** Your task **
Print each of the entries exactly, leaving nothing out.

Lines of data

═══

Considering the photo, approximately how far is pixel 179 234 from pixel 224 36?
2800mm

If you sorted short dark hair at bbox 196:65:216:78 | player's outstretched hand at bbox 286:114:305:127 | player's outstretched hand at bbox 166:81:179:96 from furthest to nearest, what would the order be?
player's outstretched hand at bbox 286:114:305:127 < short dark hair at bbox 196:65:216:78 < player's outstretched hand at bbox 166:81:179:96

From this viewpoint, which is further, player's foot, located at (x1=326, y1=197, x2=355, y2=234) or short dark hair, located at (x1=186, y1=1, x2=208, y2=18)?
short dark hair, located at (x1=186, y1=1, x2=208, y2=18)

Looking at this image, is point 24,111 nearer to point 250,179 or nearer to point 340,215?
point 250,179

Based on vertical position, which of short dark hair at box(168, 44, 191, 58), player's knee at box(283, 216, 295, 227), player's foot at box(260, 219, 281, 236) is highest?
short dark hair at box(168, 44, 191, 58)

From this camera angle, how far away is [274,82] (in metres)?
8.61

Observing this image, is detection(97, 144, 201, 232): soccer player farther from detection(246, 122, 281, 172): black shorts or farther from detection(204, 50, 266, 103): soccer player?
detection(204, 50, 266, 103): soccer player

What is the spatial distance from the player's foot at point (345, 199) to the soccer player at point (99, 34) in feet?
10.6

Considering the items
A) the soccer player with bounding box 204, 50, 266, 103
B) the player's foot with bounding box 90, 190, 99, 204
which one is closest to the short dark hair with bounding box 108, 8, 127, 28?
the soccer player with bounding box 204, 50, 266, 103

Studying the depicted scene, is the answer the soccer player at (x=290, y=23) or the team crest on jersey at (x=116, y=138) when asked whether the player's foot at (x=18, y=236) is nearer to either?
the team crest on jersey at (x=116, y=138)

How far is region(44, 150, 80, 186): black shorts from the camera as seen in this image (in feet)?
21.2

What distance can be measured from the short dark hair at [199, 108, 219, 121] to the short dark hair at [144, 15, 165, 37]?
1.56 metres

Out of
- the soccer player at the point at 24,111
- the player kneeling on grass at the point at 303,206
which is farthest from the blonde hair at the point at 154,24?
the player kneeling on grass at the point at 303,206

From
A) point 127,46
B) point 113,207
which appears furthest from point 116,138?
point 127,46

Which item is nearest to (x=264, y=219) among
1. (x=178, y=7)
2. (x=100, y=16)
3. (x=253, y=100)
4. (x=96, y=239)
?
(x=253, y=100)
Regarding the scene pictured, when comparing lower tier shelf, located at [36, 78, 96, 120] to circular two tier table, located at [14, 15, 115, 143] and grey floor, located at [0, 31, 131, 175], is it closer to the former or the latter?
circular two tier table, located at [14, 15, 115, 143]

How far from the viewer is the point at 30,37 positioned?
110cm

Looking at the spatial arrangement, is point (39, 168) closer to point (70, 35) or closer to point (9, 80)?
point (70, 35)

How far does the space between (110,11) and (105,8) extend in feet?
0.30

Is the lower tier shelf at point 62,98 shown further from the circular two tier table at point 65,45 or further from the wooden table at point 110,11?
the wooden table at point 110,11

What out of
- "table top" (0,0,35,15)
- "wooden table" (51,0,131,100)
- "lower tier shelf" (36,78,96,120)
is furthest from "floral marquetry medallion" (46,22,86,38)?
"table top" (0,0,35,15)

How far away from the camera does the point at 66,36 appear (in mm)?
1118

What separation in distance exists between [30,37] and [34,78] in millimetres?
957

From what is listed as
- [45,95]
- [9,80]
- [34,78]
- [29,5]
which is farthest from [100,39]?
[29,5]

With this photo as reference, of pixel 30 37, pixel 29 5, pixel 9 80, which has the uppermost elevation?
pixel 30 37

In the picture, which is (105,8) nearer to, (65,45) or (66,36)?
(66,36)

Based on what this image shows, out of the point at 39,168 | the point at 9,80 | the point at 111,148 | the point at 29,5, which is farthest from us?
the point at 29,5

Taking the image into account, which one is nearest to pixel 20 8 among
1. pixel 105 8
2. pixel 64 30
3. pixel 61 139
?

═══

** Answer to the problem **
Considering the photo, approximately how far is pixel 179 234 from pixel 224 36?
2800mm

If you sorted short dark hair at bbox 196:65:216:78 | player's outstretched hand at bbox 286:114:305:127 | player's outstretched hand at bbox 166:81:179:96 from furthest to nearest, what would the order be?
player's outstretched hand at bbox 286:114:305:127 < short dark hair at bbox 196:65:216:78 < player's outstretched hand at bbox 166:81:179:96

From this viewpoint, which is further, player's foot, located at (x1=326, y1=197, x2=355, y2=234) or short dark hair, located at (x1=186, y1=1, x2=208, y2=18)?
short dark hair, located at (x1=186, y1=1, x2=208, y2=18)

Looking at this image, is point 24,111 nearer to point 250,179 or nearer to point 340,215?
point 250,179

Based on vertical position, which of short dark hair at box(168, 44, 191, 58), player's knee at box(283, 216, 295, 227), player's foot at box(260, 219, 281, 236) is highest?
short dark hair at box(168, 44, 191, 58)

From this camera angle, how far away is [274,82] (in metres)?
8.61

Observing this image, is detection(97, 144, 201, 232): soccer player farther from detection(246, 122, 281, 172): black shorts or farther from detection(204, 50, 266, 103): soccer player?
detection(204, 50, 266, 103): soccer player

What is the spatial distance from the player's foot at point (345, 199) to the soccer player at point (99, 34) in feet?
10.6

Considering the items
A) the soccer player with bounding box 204, 50, 266, 103
B) the player's foot with bounding box 90, 190, 99, 204
which one is closest to the short dark hair with bounding box 108, 8, 127, 28?
the soccer player with bounding box 204, 50, 266, 103

Studying the depicted scene, is the answer the soccer player at (x=290, y=23) or the team crest on jersey at (x=116, y=138) when asked whether the player's foot at (x=18, y=236) is nearer to either?
the team crest on jersey at (x=116, y=138)

How far is region(44, 150, 80, 186): black shorts from the camera as seen in this image (in feet)?
21.2

What distance can be measured from the short dark hair at [199, 108, 219, 121] to the short dark hair at [144, 15, 165, 37]?
1.56 metres

Out of
- the soccer player at the point at 24,111
- the player kneeling on grass at the point at 303,206
which is farthest from the blonde hair at the point at 154,24?
the player kneeling on grass at the point at 303,206

From
A) point 127,46
B) point 113,207
which appears furthest from point 116,138?
point 127,46

Which item is nearest to (x=264, y=219) among
1. (x=178, y=7)
2. (x=100, y=16)
3. (x=253, y=100)
4. (x=96, y=239)
?
(x=253, y=100)
Regarding the scene pictured, when comparing lower tier shelf, located at [36, 78, 96, 120] to circular two tier table, located at [14, 15, 115, 143] and grey floor, located at [0, 31, 131, 175], is it closer to the former or the latter?
circular two tier table, located at [14, 15, 115, 143]

How far from the viewer is the point at 30,37 positioned?
110cm

Looking at the spatial arrangement, is point (39, 168) closer to point (70, 35) or closer to point (9, 80)?
point (70, 35)

How far does the space between (110,11) and (105,8) extend in feet?
0.30

Is the lower tier shelf at point 62,98 shown further from the circular two tier table at point 65,45 or further from the wooden table at point 110,11?
the wooden table at point 110,11

What out of
- "table top" (0,0,35,15)
- "wooden table" (51,0,131,100)
- "lower tier shelf" (36,78,96,120)
is furthest from "floral marquetry medallion" (46,22,86,38)?
"table top" (0,0,35,15)

How far away from the camera does the point at 66,36 appear (in mm)?
1118

What separation in distance exists between [30,37] and [34,78] in millimetres?
957

From what is listed as
- [45,95]
- [9,80]
- [34,78]
- [29,5]
which is farthest from [100,39]?
[29,5]

With this photo as reference, of pixel 30 37, pixel 29 5, pixel 9 80, which has the uppermost elevation?
pixel 30 37

In the picture, which is (105,8) nearer to, (65,45) or (66,36)?
(66,36)

Based on what this image shows, out of the point at 39,168 | the point at 9,80 | the point at 111,148 | the point at 29,5, which is farthest from us?
the point at 29,5

Taking the image into account, which one is nearest to pixel 20 8 among
1. pixel 105 8
2. pixel 64 30
3. pixel 61 139
?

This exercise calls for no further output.